▸ Passage provided
——————

Some thoughts on seeking change when you’re starting out.

Image: Jason Evans, stylist Simon Foxton, model Michael Boadi, (no title), 1991. Courtesy of Jason Evans.

I’m working as a junior fashion writer at a luxury fashion magazine. I spend my time writing for the website and print magazines (fashion news and runway show reviews, for example) and managing the website and social media platforms. I love my job and I love the fashion industry, but at the same time, I want to change it.

I want to see more, specifically racial, diversity. Having worked for a year and a half as a (rather unsuccessful) model, I’m well aware of the problems within the fashion industry – either the absence of models of colour or their stereotyped or tokenised presence. I see these problems not as a result of racist people, but of a broad racist structure which is part of the bad aftertaste from centuries of colonialism and racial oppression.

These problems can be overwhelming, particularly when you’re starting out in your career. I’ve done a lot thinking since graduating 18 months ago – here are some thoughts:

1. Start small.

There may come a point when you can influence things on a large scale – casting major runway shows for example – but for now, start small. For example, when making picture edits for Instagram, I make a conscious effort to include more models of colour. No, it’s not choosing the magazine’s cover star but it’s a start and the small decisions matter.

2. You’re not Tim Blanks yet.

You may, like me, have opinions and a lot of them, but you don’t have authority. I know that now is the time to work my socks off, learn my craft and gain authority; for now, I’m biding my time (holding back the open letters…).

3. Raise discussion.

Despite my previous point, it’s good to raise discussion about what’s going on in the industry, whether it’s about Beyoncé’s Time magazine cover, an issue of cultural appropriation or the lack of diversity on the catwalk. Get people thinking and talking.

——————

▸ Rows from a spatial reasoning dataset
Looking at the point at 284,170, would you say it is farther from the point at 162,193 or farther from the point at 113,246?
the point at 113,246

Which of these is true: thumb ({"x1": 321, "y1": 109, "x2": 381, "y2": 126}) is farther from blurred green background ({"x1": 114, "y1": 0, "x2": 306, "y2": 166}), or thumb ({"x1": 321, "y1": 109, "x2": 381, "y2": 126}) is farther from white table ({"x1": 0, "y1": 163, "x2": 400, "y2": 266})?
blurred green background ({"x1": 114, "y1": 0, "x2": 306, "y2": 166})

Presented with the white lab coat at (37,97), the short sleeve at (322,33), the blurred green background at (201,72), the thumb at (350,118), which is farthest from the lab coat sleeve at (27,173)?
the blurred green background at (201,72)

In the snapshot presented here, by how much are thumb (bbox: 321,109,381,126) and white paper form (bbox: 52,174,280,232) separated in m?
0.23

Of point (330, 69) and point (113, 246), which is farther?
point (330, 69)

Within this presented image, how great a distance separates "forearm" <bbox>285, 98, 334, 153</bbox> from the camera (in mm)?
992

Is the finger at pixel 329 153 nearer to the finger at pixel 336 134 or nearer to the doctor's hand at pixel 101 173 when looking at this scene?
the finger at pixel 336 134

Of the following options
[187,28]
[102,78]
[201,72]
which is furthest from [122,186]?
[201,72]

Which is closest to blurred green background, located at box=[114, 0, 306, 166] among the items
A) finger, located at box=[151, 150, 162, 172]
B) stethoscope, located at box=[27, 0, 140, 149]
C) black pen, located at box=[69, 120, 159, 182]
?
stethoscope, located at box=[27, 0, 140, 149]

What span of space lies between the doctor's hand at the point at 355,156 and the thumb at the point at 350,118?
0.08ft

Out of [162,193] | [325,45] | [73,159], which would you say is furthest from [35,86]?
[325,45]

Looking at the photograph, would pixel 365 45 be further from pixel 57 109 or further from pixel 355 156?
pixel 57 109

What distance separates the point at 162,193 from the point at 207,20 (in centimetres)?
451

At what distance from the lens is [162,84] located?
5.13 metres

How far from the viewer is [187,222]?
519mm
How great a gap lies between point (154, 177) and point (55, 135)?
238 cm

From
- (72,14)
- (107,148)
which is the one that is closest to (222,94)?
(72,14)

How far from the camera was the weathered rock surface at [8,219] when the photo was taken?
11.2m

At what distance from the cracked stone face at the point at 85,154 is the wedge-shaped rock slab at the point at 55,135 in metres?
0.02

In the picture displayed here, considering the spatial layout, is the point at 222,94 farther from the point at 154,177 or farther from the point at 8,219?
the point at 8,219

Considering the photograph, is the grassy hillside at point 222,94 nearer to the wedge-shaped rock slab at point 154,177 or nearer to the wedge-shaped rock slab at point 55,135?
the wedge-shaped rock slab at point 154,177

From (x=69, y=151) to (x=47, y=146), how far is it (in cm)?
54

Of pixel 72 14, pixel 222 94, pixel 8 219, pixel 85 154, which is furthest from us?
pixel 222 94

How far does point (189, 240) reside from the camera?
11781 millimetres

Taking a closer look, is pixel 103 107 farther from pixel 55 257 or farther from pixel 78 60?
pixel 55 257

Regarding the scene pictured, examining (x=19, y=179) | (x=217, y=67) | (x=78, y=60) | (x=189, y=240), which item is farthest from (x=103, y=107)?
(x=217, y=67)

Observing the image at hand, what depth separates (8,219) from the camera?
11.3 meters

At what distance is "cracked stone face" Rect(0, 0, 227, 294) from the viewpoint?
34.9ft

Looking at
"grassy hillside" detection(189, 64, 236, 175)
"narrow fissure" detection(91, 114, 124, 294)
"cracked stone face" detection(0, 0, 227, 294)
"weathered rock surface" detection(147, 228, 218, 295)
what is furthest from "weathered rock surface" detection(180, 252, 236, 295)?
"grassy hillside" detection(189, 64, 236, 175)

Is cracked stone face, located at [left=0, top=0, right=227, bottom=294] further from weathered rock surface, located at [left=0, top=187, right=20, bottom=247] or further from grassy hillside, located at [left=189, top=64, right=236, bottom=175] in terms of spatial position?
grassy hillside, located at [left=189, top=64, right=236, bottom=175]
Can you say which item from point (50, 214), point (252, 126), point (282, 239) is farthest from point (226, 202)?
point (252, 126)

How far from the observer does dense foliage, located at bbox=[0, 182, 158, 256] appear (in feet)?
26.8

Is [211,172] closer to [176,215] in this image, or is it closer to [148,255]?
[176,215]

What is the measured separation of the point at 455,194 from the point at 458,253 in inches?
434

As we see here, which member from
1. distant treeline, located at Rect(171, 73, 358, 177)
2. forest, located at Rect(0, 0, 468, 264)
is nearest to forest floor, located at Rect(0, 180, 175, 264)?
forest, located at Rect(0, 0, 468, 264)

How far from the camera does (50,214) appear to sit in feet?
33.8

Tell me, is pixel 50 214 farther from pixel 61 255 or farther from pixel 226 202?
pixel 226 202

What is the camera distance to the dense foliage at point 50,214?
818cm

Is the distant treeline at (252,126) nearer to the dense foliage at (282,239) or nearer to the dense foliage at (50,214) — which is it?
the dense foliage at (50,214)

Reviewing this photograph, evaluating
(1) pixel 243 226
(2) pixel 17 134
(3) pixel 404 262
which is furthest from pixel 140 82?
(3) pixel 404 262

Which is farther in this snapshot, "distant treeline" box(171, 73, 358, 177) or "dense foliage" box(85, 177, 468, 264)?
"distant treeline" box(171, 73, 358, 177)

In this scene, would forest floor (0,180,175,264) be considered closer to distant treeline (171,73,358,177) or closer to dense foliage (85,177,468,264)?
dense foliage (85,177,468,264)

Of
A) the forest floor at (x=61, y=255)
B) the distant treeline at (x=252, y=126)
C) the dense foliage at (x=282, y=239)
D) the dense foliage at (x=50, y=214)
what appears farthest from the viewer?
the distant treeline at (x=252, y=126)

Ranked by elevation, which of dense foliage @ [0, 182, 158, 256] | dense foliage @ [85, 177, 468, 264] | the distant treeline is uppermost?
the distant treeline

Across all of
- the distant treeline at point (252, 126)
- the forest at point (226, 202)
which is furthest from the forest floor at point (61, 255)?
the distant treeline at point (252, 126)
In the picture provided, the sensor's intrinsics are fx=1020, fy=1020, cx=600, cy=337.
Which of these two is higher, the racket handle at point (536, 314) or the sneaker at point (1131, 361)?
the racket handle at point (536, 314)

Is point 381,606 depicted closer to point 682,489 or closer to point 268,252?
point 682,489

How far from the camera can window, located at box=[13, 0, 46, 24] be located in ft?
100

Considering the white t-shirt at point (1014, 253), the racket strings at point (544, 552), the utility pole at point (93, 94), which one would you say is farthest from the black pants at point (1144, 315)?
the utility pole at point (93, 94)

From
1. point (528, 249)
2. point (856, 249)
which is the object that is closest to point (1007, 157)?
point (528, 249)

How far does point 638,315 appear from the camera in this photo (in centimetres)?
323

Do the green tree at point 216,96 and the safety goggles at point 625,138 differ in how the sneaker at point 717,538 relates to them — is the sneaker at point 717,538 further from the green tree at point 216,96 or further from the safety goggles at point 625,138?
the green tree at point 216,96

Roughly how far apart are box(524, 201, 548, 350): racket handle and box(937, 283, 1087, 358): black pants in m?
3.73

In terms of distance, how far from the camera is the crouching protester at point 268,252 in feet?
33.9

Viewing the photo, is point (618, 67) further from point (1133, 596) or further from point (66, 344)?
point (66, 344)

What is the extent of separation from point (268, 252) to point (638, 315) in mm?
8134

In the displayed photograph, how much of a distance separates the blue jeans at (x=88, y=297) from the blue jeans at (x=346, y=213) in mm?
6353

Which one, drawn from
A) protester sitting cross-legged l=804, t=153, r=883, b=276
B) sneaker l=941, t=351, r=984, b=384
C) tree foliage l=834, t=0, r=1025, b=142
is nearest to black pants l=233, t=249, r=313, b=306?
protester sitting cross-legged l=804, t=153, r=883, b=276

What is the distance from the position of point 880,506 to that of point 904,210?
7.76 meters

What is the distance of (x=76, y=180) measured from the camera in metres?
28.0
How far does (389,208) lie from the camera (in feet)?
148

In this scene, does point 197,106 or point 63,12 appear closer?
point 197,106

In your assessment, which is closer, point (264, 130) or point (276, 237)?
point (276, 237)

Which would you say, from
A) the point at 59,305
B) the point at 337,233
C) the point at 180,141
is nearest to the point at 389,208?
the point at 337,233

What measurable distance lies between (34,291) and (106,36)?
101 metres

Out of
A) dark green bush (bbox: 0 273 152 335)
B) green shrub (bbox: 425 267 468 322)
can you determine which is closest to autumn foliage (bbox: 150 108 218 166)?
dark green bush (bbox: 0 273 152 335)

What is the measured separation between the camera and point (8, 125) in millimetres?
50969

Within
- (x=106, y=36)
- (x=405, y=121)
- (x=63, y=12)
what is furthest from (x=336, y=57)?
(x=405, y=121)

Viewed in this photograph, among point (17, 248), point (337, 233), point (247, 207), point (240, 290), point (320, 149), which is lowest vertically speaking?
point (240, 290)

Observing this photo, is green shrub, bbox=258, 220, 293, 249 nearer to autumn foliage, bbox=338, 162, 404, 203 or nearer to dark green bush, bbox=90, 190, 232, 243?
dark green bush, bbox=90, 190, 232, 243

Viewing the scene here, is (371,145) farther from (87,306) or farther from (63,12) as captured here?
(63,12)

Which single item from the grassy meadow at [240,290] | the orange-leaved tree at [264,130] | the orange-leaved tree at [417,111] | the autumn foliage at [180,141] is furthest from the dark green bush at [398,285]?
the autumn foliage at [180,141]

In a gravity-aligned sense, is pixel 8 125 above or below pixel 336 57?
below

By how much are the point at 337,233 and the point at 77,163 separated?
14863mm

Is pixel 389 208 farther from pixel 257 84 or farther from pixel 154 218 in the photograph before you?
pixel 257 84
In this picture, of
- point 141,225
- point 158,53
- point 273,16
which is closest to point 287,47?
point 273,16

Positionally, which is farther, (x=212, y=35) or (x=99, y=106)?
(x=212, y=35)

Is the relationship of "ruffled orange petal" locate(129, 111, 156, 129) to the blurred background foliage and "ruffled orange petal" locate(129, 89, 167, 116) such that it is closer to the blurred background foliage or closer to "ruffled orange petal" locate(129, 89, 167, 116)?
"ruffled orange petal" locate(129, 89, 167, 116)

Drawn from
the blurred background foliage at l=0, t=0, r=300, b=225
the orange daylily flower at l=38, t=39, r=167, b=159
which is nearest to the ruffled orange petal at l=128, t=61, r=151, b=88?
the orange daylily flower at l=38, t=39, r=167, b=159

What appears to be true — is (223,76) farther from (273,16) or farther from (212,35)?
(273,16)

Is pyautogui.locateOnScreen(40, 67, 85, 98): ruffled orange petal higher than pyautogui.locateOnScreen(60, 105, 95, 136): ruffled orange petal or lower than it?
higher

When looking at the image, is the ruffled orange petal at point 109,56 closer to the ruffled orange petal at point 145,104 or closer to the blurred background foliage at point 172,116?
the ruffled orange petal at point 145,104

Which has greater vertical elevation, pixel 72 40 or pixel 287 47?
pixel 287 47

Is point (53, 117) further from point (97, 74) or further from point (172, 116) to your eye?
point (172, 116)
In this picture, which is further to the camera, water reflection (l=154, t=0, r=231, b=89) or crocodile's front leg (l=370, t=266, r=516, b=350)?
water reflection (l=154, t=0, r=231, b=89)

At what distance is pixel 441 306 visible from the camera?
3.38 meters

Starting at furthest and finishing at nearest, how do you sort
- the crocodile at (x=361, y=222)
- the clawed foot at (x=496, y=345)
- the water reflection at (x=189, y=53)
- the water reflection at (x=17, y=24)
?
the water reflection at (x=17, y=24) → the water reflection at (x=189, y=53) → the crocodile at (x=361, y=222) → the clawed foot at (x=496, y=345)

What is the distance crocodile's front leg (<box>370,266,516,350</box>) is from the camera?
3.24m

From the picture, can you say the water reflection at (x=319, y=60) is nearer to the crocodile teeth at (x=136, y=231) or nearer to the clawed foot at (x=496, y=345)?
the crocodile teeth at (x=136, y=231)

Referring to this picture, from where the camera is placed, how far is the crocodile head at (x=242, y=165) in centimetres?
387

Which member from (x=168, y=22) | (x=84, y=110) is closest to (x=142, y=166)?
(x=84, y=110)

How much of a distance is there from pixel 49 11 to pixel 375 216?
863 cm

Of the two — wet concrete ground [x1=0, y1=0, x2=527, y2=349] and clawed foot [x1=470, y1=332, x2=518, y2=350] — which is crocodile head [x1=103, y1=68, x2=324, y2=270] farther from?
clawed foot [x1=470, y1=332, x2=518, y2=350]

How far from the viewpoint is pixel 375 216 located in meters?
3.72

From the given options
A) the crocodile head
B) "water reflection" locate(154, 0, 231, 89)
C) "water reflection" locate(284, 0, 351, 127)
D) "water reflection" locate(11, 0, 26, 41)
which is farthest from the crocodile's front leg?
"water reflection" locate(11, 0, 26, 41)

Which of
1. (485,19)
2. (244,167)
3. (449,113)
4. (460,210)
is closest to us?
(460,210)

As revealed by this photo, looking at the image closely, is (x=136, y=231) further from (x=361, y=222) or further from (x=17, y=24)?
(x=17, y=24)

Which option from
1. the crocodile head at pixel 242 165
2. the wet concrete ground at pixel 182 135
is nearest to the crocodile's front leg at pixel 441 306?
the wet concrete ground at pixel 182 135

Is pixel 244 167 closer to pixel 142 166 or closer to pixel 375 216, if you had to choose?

——————

▸ To be done
Retype the part of the essay on diversity in fashion starting with "3. Raise discussion." and going on through "thinking and talking.".

▸ Solution to this problem
3. Raise discussion.

Despite my previous point, it’s good to raise discussion about what’s going on in the industry, whether it’s about Beyoncé’s Time magazine cover, an issue of cultural appropriation or the lack of diversity on the catwalk. Get people thinking and talking.